What is the biggest piece of advice you would give to potential CS educators?
Figure out what you love about CS and focus on mining that! CS is currently one of the most versatile subjects in K-12, especially in the younger grades. If you can figure out what you're most passionate about and start to build your projects and curriculum to focus on that aspect, your students will start to engage like never before. It’s intimidating to be a teacher in the Wild West of CS for sure, but there is often a level of freedom that other teachers don't enjoy. If you can properly use that to your advantage to build your curriculum, nothing can stop you.
TELL US MORE!
What is your proudest professional accomplishment?

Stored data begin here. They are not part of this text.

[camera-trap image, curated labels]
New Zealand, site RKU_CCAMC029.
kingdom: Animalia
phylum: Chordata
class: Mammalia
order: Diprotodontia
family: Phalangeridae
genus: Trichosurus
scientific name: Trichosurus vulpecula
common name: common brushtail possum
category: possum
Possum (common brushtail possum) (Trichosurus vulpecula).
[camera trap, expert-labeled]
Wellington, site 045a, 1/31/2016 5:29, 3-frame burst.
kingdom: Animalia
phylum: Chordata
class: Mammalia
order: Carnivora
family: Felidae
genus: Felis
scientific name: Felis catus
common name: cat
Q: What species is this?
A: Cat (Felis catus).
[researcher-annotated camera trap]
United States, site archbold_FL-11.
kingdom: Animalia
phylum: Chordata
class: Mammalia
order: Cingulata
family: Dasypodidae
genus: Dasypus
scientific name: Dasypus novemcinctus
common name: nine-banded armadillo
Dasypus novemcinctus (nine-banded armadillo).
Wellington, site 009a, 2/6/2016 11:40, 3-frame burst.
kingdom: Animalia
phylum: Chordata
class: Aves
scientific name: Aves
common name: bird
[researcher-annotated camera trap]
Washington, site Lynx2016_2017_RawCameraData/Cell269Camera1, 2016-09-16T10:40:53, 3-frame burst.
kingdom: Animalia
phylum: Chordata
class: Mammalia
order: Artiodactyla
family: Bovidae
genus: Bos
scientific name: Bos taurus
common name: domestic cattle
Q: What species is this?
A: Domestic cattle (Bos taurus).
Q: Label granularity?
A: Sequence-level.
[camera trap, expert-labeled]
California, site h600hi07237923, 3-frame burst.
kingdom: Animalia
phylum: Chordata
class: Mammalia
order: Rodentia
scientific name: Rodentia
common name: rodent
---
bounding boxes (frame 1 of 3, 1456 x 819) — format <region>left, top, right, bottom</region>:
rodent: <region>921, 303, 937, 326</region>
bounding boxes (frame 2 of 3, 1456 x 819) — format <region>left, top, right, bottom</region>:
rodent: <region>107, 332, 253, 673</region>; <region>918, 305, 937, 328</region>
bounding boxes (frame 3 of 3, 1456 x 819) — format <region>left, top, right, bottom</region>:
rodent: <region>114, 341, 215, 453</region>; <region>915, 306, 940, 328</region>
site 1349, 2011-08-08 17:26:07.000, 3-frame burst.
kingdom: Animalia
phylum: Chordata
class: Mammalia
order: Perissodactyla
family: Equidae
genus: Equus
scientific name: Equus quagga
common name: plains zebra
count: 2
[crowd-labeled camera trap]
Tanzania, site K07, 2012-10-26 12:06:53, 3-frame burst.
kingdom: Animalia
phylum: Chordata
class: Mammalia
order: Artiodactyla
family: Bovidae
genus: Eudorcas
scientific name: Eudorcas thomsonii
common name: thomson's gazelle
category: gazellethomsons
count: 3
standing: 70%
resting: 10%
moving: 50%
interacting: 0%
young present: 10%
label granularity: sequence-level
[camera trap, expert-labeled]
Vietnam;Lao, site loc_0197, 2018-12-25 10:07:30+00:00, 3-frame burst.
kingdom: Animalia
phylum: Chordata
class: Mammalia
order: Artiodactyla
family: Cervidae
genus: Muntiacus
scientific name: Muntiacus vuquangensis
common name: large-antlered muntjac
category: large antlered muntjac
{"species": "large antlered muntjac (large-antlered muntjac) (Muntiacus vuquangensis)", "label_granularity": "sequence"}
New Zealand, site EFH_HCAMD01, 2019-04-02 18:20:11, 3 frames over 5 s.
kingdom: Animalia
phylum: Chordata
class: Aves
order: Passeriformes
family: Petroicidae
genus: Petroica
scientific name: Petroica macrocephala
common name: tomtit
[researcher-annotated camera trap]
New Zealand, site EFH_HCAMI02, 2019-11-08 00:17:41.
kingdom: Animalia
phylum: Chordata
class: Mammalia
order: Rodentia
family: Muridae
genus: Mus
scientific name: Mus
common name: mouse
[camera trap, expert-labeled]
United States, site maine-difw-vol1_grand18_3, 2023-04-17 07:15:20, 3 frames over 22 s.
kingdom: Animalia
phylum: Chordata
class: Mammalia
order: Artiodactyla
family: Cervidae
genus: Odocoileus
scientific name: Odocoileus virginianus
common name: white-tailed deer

My proudest moment with my students is an easy one, nothing will beat our first First Lego League competition at Intel HQ out here in Oregon. It was an outrageously cool venue that wowed all of us, students and teachers alike. Seeing my kids up there on the main stage at Intel being SUPER hyped and doing their best was deeply moving. My proudest moment, as a kid from North Philadelphia whose parents both dropped out of high school early, was being flown out to and put up by Harvard for the ScratchEd Leaders Convening. It was an amazing time and an incredible honor!
What do you do to recharge after a long day (or week, month, year, etc.) of teaching?
Does Rocket League Count? My dad bought a Nintendo the day I was born and I was raised with games. A good action RPG is definitely my go to recharge escape!